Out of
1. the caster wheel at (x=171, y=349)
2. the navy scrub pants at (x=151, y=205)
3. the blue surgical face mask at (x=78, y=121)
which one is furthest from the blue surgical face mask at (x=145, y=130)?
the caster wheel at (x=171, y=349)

> **Given exercise**:
Render each line of the rows above as a Markdown table with the columns No. and Line, leaving out blank lines.

> **Result of the exercise**:
| No. | Line |
|---|---|
| 1 | Out of |
| 2 | 1. the caster wheel at (x=171, y=349) |
| 3 | 2. the navy scrub pants at (x=151, y=205) |
| 4 | 3. the blue surgical face mask at (x=78, y=121) |
| 5 | which one is furthest from the blue surgical face mask at (x=145, y=130)? |
| 6 | the caster wheel at (x=171, y=349) |